Mais à défaut d’un résultat définitif auquel on n’avait pu aboutir ni à Kissingen, ni à Gastein, le cabinet de Berlin ne pouvait-il pas, du moins, sérieusement améliorer l’état des choses au moyen d’une action unilatérale qui démontrerait au Saint-Siège que le gouvernement royal voulait une réconciliation sincère avec l’Église catholique ? Ce fut sans aucun doute cette pensée qui détermina le prince de Bismarck à présenter au Landtag un projet de loi par lequel le gouvernement devait être muni de pouvoirs discrétionnaires lui permettant de suspendre à son gré l’application des lois de Mai.

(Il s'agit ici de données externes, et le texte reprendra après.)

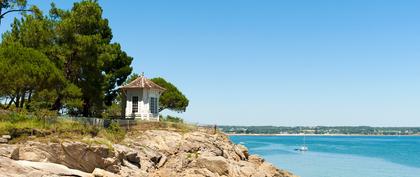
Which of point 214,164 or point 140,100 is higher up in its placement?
point 140,100

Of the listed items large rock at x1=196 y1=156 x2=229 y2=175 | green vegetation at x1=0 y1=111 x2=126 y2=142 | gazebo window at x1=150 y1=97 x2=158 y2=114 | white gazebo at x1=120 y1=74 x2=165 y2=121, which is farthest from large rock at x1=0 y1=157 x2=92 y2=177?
gazebo window at x1=150 y1=97 x2=158 y2=114

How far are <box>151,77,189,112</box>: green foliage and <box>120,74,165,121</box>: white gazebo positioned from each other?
19.5 metres

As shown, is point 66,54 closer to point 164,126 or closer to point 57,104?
point 57,104

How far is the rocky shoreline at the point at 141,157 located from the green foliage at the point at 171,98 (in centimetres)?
2071

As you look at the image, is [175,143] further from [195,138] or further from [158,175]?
[158,175]

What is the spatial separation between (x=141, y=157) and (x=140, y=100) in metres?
11.1

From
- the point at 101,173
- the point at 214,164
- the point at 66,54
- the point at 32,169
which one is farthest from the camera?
the point at 66,54

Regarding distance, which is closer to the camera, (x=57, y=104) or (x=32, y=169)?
(x=32, y=169)

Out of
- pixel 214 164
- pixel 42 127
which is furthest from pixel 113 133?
pixel 214 164

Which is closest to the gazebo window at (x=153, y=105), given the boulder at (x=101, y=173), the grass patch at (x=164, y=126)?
the grass patch at (x=164, y=126)

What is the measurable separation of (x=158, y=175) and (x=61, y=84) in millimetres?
9883

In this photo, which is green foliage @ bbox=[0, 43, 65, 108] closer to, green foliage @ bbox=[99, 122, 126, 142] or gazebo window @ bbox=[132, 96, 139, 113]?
green foliage @ bbox=[99, 122, 126, 142]

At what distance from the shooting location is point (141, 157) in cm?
3130

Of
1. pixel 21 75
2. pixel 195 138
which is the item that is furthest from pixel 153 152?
pixel 21 75
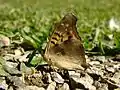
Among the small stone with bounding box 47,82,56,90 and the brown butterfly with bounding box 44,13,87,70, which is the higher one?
the brown butterfly with bounding box 44,13,87,70

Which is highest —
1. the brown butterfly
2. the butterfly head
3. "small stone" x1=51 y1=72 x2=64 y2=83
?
the butterfly head

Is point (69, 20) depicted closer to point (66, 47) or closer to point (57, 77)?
point (66, 47)

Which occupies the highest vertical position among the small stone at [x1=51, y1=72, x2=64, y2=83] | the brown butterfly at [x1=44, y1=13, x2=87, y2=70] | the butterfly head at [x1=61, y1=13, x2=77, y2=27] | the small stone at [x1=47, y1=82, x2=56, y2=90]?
the butterfly head at [x1=61, y1=13, x2=77, y2=27]

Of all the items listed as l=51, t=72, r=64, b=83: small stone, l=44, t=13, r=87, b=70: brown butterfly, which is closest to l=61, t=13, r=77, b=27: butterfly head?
l=44, t=13, r=87, b=70: brown butterfly

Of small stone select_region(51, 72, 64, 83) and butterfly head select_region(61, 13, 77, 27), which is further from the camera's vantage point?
small stone select_region(51, 72, 64, 83)

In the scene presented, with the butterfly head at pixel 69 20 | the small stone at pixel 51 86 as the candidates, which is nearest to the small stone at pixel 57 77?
the small stone at pixel 51 86

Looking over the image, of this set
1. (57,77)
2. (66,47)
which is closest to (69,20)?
(66,47)

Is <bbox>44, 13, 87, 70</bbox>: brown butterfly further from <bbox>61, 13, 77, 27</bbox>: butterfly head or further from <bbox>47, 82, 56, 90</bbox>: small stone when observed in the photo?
<bbox>47, 82, 56, 90</bbox>: small stone

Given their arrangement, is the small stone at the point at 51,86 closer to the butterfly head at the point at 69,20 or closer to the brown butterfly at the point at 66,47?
the brown butterfly at the point at 66,47
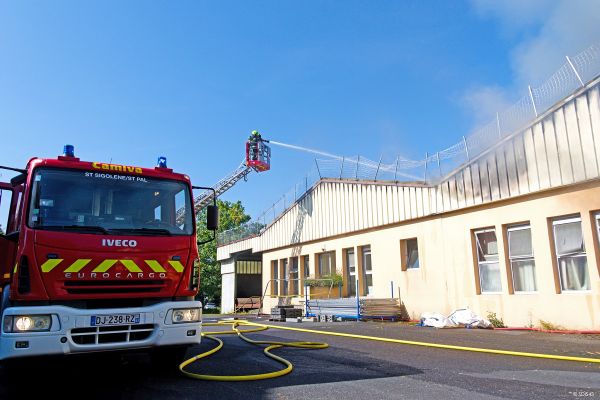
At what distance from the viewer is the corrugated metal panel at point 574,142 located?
416 inches

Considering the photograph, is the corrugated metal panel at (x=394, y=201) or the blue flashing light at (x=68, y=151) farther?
the corrugated metal panel at (x=394, y=201)

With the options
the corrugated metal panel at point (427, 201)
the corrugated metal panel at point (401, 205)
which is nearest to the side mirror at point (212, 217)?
the corrugated metal panel at point (427, 201)

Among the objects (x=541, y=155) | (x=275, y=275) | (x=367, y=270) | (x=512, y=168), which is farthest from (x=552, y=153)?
(x=275, y=275)

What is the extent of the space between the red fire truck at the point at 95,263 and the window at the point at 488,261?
31.9 feet

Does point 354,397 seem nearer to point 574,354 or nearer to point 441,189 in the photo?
point 574,354

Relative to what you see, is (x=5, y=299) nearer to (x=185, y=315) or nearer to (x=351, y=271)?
(x=185, y=315)

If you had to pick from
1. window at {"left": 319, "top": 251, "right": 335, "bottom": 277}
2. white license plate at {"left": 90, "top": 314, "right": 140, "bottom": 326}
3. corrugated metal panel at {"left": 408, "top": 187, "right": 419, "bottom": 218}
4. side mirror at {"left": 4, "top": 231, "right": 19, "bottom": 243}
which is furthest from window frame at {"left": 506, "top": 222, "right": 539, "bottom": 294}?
side mirror at {"left": 4, "top": 231, "right": 19, "bottom": 243}

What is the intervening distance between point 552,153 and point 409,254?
6178 mm

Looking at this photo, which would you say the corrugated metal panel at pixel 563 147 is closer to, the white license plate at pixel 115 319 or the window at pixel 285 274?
the white license plate at pixel 115 319

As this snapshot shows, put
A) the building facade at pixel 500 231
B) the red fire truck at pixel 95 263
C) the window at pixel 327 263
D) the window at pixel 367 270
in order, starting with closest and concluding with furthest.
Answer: the red fire truck at pixel 95 263 < the building facade at pixel 500 231 < the window at pixel 367 270 < the window at pixel 327 263

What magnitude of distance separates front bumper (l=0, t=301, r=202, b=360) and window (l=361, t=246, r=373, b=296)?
12.5 m

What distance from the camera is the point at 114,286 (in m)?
5.50

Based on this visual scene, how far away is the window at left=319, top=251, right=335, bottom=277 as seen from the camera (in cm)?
2028

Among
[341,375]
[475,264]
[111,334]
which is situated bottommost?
[341,375]
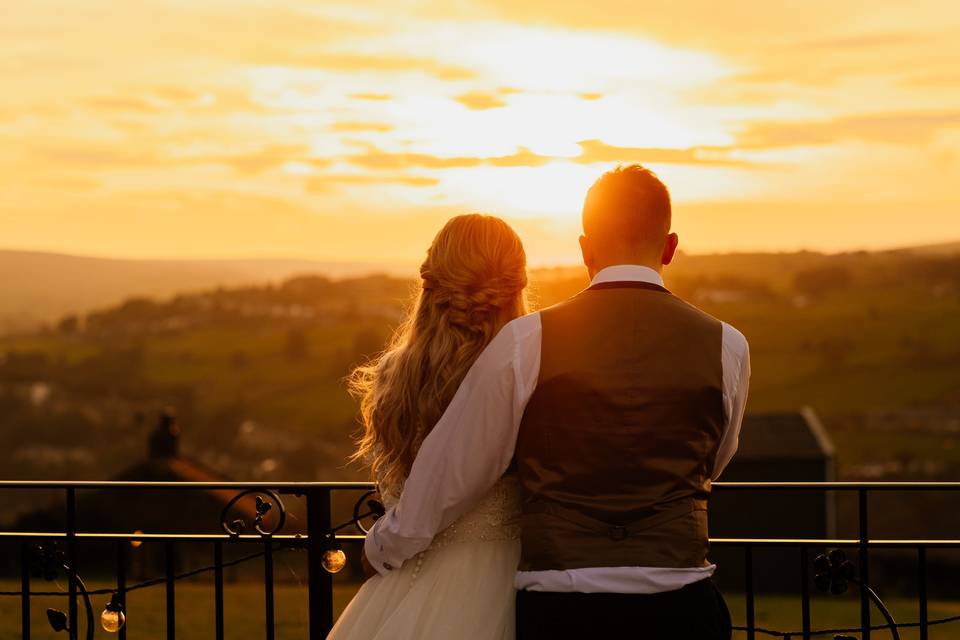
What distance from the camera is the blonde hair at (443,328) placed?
7.66 feet

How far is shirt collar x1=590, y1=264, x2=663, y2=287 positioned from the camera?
2.20m

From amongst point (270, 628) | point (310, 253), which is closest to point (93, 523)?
point (270, 628)

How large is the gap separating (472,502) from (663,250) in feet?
2.13

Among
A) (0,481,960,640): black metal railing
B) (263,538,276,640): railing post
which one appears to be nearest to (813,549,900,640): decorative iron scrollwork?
Answer: (0,481,960,640): black metal railing

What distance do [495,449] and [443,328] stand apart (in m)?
0.30

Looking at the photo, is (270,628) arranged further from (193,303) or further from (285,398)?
(193,303)

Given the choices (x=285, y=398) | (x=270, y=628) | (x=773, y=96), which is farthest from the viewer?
(x=285, y=398)

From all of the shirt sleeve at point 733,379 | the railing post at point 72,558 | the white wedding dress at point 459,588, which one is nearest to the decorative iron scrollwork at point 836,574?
the shirt sleeve at point 733,379

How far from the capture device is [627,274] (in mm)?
2205

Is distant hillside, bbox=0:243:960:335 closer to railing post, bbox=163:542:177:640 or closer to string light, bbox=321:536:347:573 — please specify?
railing post, bbox=163:542:177:640

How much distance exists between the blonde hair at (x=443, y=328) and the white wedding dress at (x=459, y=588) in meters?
0.19

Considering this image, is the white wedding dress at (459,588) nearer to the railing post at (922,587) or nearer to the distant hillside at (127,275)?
the railing post at (922,587)

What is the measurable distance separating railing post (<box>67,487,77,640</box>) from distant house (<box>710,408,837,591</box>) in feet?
133

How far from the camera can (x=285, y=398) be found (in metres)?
61.8
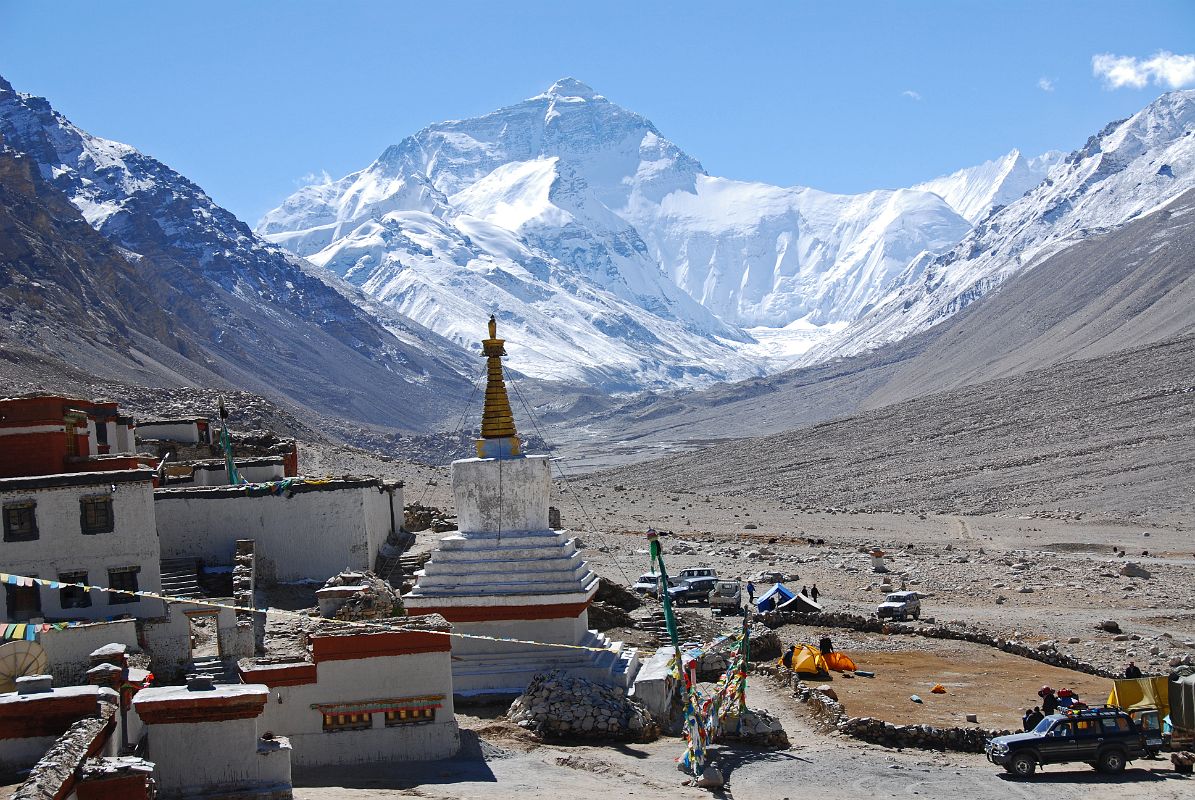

Et comme il espérait, par cette marque de bonne volonté, provoquer l’ouverture de nouveaux pourparlers avec la chancellerie pontificale, M. de Schlœzer fut nommé ministre de Prusse près le Saint-Siège. L’arrivée de ce diplomate à Rome inaugura la seconde phase des négociations que nous avons vue commencer le lendemain même de l’élection du successeur de Pie IX, le 4 février 1878. Désormais nul doute ne pourrait subsister dans l’esprit de Léon XIII sur les sentimens concilians de l’Empereur allemand et du prince de Bismarck. Il ne s’agissait plus que de savoir lequel des deux pouvoirs en présence réussirait, avec le moins de sacrifices possible, à atteindre le but désiré.


I

M. de Schlœzer était particulièrement bien choisi pour le rôle important qui lui était confié. Familiarisé depuis longtemps avec les choses et les personnes des Congrégations romaines, — car il avait rempli pendant plusieurs années les fonctions de conseiller de la légation de Prusse près le Saint-Siège, — nul n’était initié mieux que lui aux questions qu’il allait traiter avec le cardinal Jacobini, promu récemment aux honneurs de la pourpre et désigné en même temps pour remplacer le cardinal Nina comme secrétaire d’Etat.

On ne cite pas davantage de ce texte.